(Beginning of Dataset records)
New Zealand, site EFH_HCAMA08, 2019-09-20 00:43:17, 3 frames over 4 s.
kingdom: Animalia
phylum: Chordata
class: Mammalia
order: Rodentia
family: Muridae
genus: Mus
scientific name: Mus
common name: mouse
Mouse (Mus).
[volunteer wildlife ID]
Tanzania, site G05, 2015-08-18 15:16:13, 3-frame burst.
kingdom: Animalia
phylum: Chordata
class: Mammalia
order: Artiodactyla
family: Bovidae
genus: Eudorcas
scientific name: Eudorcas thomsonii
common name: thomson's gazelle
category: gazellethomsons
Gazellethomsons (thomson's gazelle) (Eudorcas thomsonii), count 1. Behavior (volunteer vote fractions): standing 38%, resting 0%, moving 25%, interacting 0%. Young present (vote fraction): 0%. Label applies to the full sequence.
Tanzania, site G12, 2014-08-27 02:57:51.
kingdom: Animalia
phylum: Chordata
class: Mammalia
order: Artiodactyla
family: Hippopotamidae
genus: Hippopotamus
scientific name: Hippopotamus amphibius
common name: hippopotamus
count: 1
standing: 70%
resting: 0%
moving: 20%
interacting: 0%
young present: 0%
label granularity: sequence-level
(End of Dataset records)
- Assignment -
Copy each line exactly, beginning at the one with "interacting: 0%" and stopping after the last line of the entries. Include nothing else.

- Your response -
interacting: 0%
young present: 0%
label granularity: sequence-level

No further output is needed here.